■ TEXT FOR ANALYSIS:
--*--

Taking the Long View
|American Bittern (Botaurus lentiginosus)|
Those superbly detailed close-ups we enjoy week after week on WBW are the nature photographer's sexy new lover. Brand new cameras overstuffed with mega-pixels and lightening fast auto-focus lenses produce mind boggling results. On top of that comes the guilty pleasure of post processing, upping the ante even further as we sharpen, crop, and saturate to our hearts content. Those glistening eye highlights and finely sharpened feather textures will stop even a non-nature lover in their tracks.
"Did you take that?" They gasp in astonishment.
Little do they know of our dirty little secret. It's the technology, stupid!
Only recently have these magical powers been bestowed on photographers by the fast advance of digital photography. Have you seen the dragonfly and hummingbird pictures out there? When but now has that been possible?
I remember sitting in front of the TV in 1964 when The Beatles took the stage on The Ed Sullivan Show. The girls went mad with an emotional upheaval that was louder than the rock and roll they came to enjoy. Every TV connected kid made up their mind in that moment to become a musician. I could think of nothing else, it pierced me like eagle talons. That madness was to grip me again 47 years later when I happened upon an epic picture of a Great egret flipping a frog into the air before munching it down. The perfectly focused close-up of the frogs flight was frozen in super natural clarity. I was agog that such a spine tingling picture was possible without the financial backing of The National Geographic Society. I went stupid with desire to take a picture like that. Just like 1964, I researched and fretted over the purchase of equipment I did not know how to use. Patiently I rehearsed the skills that were described in the articles and slowly, every now and then, I would take a picture that showed I was getting closer to the kind of results I yearned for.

--*--

■ INPUT DATA:

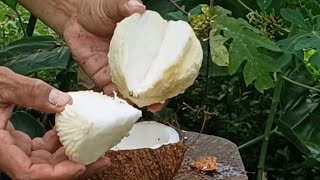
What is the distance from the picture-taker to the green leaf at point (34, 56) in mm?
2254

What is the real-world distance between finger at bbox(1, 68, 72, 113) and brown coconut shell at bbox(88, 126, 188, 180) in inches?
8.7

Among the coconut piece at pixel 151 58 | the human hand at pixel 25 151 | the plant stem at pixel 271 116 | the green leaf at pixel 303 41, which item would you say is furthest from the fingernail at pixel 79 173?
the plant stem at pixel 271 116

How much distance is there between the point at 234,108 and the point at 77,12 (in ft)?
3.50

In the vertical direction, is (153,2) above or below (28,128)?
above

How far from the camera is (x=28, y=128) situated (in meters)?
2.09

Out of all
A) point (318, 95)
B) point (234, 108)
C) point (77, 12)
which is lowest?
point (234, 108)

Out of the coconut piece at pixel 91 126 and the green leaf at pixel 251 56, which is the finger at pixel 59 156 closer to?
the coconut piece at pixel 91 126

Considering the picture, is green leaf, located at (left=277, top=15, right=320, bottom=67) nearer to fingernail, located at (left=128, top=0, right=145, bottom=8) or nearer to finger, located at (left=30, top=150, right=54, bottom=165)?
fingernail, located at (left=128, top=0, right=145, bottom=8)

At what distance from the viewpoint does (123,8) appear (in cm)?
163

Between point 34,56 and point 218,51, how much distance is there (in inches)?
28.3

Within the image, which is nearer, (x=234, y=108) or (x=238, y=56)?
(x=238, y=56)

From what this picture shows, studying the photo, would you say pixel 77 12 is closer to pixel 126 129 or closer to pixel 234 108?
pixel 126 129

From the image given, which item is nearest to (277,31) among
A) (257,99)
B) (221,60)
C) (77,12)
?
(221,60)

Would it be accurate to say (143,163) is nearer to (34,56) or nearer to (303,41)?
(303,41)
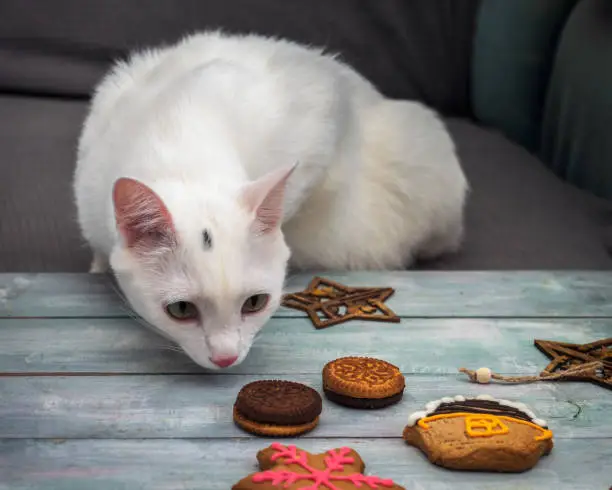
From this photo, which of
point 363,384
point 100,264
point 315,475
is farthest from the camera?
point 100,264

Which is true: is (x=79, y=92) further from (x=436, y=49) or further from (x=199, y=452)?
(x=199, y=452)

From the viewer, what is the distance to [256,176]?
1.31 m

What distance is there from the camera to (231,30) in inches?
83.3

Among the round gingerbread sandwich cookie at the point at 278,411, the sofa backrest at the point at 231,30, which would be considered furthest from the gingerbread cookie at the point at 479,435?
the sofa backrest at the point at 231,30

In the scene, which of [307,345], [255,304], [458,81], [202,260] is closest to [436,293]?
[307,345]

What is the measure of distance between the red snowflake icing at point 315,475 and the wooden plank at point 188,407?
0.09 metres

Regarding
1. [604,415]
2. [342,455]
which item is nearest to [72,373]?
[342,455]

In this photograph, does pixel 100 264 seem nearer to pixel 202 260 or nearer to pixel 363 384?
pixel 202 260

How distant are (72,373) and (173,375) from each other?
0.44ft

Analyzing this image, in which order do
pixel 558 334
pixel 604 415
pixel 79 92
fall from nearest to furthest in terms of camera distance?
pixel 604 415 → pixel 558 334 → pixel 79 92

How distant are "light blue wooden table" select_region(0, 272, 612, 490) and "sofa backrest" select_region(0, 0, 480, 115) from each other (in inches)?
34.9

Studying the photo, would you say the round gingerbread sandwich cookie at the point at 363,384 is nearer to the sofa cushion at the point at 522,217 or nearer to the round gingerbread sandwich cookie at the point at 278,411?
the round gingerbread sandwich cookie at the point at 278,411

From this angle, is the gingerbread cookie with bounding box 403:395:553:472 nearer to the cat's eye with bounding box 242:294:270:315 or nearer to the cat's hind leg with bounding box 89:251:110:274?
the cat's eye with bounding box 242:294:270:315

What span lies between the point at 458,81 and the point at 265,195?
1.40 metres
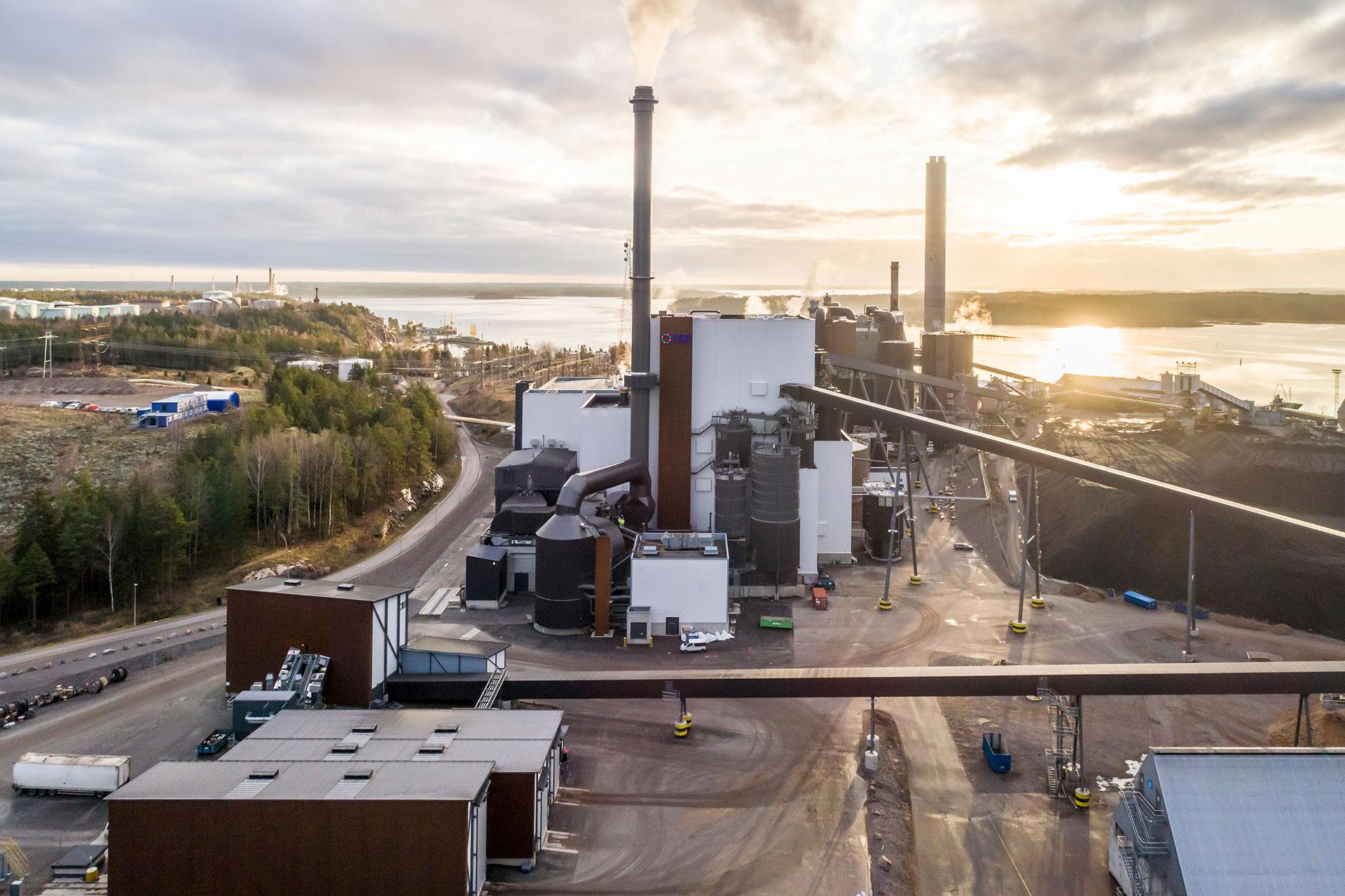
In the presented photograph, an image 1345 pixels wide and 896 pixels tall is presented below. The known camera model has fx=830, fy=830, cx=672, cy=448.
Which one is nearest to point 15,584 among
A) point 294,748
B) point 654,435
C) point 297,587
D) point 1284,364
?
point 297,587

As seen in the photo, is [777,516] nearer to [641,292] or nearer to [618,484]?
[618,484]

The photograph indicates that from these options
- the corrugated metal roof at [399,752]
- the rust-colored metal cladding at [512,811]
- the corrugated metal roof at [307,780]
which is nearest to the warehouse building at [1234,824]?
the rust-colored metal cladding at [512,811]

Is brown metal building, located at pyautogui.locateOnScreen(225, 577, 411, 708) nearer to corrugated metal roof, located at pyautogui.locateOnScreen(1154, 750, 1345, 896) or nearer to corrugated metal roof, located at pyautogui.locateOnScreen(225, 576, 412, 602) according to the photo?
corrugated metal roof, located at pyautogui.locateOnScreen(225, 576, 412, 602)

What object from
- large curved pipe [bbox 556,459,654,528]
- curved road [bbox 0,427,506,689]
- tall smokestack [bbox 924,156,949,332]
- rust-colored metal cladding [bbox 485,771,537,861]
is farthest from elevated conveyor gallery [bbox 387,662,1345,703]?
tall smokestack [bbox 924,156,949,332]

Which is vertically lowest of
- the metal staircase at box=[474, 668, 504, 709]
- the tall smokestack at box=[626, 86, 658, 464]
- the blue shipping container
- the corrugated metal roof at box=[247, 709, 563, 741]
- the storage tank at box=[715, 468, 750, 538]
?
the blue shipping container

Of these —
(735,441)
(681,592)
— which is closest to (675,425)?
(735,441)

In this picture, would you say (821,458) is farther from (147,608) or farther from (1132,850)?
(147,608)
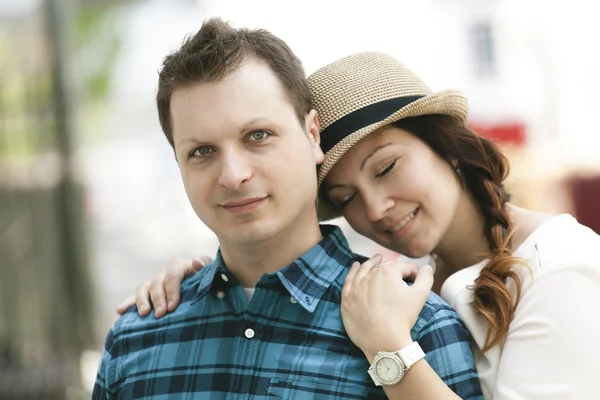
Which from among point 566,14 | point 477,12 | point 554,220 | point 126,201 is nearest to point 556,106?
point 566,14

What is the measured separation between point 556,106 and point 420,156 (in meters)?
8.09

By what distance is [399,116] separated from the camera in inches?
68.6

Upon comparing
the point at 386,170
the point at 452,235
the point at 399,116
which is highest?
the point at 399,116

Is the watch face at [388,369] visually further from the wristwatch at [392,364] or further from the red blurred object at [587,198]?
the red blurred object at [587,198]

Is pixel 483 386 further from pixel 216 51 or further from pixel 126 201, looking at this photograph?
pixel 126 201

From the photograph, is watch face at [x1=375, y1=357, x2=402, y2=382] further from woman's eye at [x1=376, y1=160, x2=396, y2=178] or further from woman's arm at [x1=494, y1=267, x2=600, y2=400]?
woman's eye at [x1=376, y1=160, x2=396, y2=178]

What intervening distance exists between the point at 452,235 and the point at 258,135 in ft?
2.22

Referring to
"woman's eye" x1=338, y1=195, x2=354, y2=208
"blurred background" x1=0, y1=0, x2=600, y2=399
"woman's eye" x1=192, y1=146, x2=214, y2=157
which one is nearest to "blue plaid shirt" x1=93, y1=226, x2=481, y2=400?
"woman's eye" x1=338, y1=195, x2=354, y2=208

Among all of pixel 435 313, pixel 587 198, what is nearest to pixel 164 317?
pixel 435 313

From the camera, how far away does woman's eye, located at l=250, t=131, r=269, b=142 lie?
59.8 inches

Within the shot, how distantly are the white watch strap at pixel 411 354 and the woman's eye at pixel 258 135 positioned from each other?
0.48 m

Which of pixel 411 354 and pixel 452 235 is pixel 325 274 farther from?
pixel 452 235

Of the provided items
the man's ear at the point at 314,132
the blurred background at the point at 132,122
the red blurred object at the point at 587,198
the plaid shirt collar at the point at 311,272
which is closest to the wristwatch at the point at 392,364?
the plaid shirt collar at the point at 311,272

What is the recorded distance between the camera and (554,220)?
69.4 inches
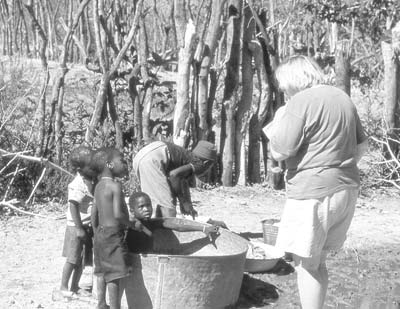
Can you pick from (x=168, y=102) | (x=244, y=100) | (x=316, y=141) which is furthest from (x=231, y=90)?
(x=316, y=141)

--*--

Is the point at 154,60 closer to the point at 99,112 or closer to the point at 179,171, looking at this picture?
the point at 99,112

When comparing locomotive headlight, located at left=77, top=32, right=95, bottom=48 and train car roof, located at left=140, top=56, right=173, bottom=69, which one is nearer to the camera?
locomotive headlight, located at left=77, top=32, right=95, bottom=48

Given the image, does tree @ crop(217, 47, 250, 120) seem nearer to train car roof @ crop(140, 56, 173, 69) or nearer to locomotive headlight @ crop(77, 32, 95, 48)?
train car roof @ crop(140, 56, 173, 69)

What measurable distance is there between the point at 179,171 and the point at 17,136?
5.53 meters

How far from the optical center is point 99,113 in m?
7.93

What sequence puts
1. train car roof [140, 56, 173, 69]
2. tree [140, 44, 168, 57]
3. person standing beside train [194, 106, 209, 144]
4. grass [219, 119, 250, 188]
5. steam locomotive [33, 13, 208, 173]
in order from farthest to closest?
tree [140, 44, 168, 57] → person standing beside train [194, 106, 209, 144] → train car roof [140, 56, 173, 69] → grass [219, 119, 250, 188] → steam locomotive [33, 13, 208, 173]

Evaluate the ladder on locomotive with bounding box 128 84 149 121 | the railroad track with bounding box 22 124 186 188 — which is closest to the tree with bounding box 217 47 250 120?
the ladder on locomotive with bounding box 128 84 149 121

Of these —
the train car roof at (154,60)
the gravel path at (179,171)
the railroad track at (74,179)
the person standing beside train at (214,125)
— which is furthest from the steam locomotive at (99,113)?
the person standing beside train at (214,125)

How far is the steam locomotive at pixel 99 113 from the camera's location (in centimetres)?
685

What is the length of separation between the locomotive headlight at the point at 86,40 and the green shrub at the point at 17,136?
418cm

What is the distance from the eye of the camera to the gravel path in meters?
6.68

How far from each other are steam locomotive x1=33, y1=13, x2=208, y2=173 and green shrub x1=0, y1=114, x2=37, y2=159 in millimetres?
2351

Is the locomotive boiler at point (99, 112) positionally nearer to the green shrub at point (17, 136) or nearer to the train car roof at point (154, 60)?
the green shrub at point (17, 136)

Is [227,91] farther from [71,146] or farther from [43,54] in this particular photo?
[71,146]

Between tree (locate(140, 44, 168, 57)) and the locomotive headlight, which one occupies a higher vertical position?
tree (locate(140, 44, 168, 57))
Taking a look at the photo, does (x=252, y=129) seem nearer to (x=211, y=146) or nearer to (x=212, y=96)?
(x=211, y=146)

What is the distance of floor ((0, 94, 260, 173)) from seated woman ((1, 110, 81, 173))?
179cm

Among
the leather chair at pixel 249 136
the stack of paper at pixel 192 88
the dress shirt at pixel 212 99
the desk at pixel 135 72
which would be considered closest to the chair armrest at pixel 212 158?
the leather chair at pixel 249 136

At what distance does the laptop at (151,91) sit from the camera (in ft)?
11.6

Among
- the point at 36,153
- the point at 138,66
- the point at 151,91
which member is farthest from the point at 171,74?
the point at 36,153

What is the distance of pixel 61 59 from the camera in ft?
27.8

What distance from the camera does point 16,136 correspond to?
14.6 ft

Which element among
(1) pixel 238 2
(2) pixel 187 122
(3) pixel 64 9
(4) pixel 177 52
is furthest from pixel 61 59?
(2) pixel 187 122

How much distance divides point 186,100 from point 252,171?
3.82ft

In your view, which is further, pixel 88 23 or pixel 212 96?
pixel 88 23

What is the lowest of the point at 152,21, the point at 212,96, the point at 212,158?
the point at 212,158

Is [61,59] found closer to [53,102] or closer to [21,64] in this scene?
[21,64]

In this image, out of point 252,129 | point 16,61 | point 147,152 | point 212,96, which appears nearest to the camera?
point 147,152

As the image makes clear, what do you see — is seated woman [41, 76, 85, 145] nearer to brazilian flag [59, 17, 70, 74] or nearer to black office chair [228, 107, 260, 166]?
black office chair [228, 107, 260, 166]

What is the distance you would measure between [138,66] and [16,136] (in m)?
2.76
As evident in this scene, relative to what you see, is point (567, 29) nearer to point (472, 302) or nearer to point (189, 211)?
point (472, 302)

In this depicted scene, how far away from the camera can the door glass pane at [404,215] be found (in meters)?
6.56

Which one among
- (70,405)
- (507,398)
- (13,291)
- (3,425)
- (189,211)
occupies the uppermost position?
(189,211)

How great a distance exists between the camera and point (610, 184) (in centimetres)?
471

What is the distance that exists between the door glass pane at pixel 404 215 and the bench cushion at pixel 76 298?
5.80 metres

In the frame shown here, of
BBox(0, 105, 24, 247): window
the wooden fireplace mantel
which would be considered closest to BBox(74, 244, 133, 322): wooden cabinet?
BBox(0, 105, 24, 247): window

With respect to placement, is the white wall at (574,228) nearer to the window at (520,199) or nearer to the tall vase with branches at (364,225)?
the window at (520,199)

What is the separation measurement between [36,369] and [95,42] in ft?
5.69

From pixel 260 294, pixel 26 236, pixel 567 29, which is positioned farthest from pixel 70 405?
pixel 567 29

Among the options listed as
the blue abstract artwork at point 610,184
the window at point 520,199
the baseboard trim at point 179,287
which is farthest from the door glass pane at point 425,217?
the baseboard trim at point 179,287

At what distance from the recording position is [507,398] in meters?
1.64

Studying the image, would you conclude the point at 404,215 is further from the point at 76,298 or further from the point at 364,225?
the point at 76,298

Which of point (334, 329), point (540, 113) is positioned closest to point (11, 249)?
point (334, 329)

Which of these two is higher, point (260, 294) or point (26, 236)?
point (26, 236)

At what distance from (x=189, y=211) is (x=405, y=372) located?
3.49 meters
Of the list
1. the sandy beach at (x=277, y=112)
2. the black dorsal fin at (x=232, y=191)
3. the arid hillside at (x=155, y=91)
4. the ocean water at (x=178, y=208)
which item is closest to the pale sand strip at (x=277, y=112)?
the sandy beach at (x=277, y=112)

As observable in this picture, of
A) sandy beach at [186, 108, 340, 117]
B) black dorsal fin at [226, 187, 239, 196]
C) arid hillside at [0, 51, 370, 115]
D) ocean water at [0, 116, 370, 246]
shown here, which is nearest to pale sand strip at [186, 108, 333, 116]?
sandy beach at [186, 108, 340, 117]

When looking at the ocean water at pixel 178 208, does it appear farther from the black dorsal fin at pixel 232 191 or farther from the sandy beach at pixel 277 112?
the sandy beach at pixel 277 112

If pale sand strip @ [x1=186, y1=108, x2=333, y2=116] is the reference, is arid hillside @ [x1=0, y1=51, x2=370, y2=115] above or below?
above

--*--

■ PARTS OF THE EXERCISE:
1. In the essay on bird photography, what did the picture that gripped the writer 47 years after 1964 show?
2. Please pull out everything in the essay on bird photography from "Only recently have" down to "that been possible?".

■ SOLUTION SET:
1. A Great egret flipping a frog into the air before munching it down.

2.
Only recently have these magical powers been bestowed on photographers by the fast advance of digital photography. Have you seen the dragonfly and hummingbird pictures out there? When but now has that been possible?